PROBLEM :: Please copy out the passage on claim rejections under 35 U.S.C. 103 word for word, from start to finish.

PROVIDED PASSAGE ::
·····

Claim Rejections - 35 USC § 103
The following is a quotation of 35 U.S.C. 103 which forms the basis for all obviousness rejections set forth in this Office action:
A patent for a claimed invention may not be obtained, notwithstanding that the claimed invention is not identically disclosed as set forth in section 102, if the differences between the claimed invention and the prior art are such that the claimed invention as a whole would have been obvious before the effective filing date of the claimed invention to a person having ordinary skill in the art to which the claimed invention pertains. Patentability shall not be negated by the manner in which the invention was made.
Claim(s) 1 – 4, 8 – 14 and 18 – 20 is/are rejected under 35 U.S.C. 103 as being unpatentable over Woods et al (US 2018/0239144) in view of “Let’s play Dominos Pizza Tracker – A slice of Life” (YouTube Video) (hereinafter “Dominos”)
As per claim 1, Woods discloses:
providing for an interaction between the digital character and the first person by controlling a performance of the digital character depicted at the display device by an artificial intelligence (AI) game-engine; and (Woods discloses the providing of an interaction between a person and an avatar that is controlled by artificial intelligence) (Woods 0287, 0288, Fig 139F)
during the interaction between the digital character and the first person: (Woods 0287, 0288, Fig 139F)

·····

DATA EXCERPTS ::
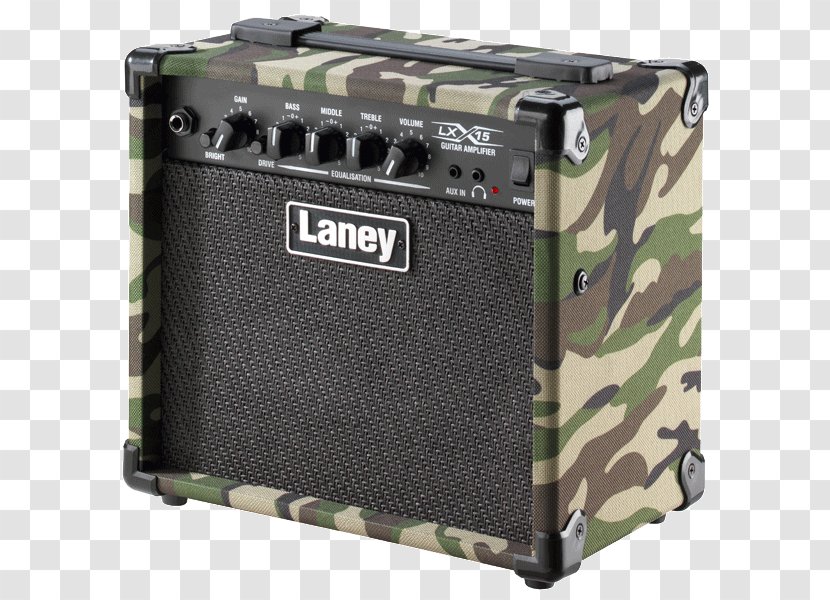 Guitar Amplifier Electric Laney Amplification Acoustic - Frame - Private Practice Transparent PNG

·····

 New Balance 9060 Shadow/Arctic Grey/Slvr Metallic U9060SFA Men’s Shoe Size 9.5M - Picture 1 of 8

·····

RESPONSE TO THIS TASK ::
Claim Rejections - 35 USC § 103
The following is a quotation of 35 U.S.C. 103 which forms the basis for all obviousness rejections set forth in this Office action:
A patent for a claimed invention may not be obtained, notwithstanding that the claimed invention is not identically disclosed as set forth in section 102, if the differences between the claimed invention and the prior art are such that the claimed invention as a whole would have been obvious before the effective filing date of the claimed invention to a person having ordinary skill in the art to which the claimed invention pertains. Patentability shall not be negated by the manner in which the invention was made.
Claim(s) 1 – 4, 8 – 14 and 18 – 20 is/are rejected under 35 U.S.C. 103 as being unpatentable over Woods et al (US 2018/0239144) in view of “Let’s play Dominos Pizza Tracker – A slice of Life” (YouTube Video) (hereinafter “Dominos”)
As per claim 1, Woods discloses:
providing for an interaction between the digital character and the first person by controlling a performance of the digital character depicted at the display device by an artificial intelligence (AI) game-engine; and (Woods discloses the providing of an interaction between a person and an avatar that is controlled by artificial intelligence) (Woods 0287, 0288, Fig 139F)
during the interaction between the digital character and the first person: (Woods 0287, 0288, Fig 139F)